Arbeitsauftrag 1:
Geben Sie den Abschnitt des Lesetextes wortgetreu wieder, der mit den Worten „1,5 Millionen Koffer“ beginnt und mit „Gruber symbolisieren soll.“ endet.
Arbeitsauftrag 2:
Beantworten Sie anhand des Lesetextes folgende Fragen:
(a) Wie viele Koffer verkauft Travelite pro Jahr?
(b) In welchem Stadtteil hat die Firma ihren Sitz?
(c) Vor wie vielen Jahren ist Jan-Oliver Nannen in das Koffergeschäft seiner Familie eingestiegen?
Arbeitsauftrag 3:
Übersetzen Sie den folgenden Satz aus dem Lesetext ins Englische: „Die Firma mit Sitz in Rahlstedt gehört zu den Marktführern in der Branche.“

Hamburg. Aus der Garage zur globalen Marke: Travelite verkauft Millionen Koffer, Taschen und Rucksäcke und will mehr in Deutschland produzieren.

Koffer packen? Die einen lieben es – die anderen eher nicht so. Da ist es vielleicht eine gute Idee, Profis zu fragen, was einen perfekten Koffer ausmacht. „Stabilität, Funktion – und die Inneneinteilung muss praktisch sein“, sagt Jan-Oliver Nannen (50). Der Mann muss es wissen. Vor 25 Jahren ist er ins Koffergeschäft seiner Familie eingestiegen. Jetzt führt er gemeinsam mit Alfred und Oliver Gruber das Hamburger Unternehmen Travelite.

1,5 Millionen Koffer verkauft Travelite im Jahr – Hartschale, Weichgepäck, Aluminium. Zählt man Reisetaschen, Beautycases und Rucksäcke dazu, sind es 2,5 Millionen Teile. Die Firma mit Sitz in Rahlstedt gehört zu den Marktführern in der Branche. Schon mal am Bahnhof oder Flughafen auf die Kofferlogos geguckt? Da haben sehr viele das Signet mit stilisierten Wellen und Bergen, das die Hamburger Gründerfamilie Nannen und die bayrische Familie Gruber symbolisieren soll.

Bereitgestellte Daten:
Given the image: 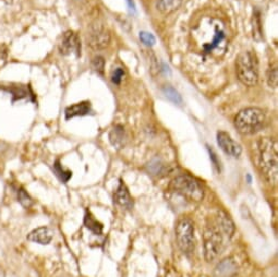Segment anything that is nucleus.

Erwartete Ausgabe 1:
1,5 Millionen Koffer verkauft Travelite im Jahr – Hartschale, Weichgepäck, Aluminium. Zählt man Reisetaschen, Beautycases und Rucksäcke dazu, sind es 2,5 Millionen Teile. Die Firma mit Sitz in Rahlstedt gehört zu den Marktführern in der Branche. Schon mal am Bahnhof oder Flughafen auf die Kofferlogos geguckt? Da haben sehr viele das Signet mit stilisierten Wellen und Bergen, das die Hamburger Gründerfamilie Nannen und die bayrische Familie Gruber symbolisieren soll.

Erwartete Ausgabe 2:
(a) 1,5 Millionen Koffer
(b) In Rahlstedt
(c) Vor 25 Jahren

Erwartete Ausgabe 3:
The company, headquartered in Rahlstedt, is one of the market leaders in the industry.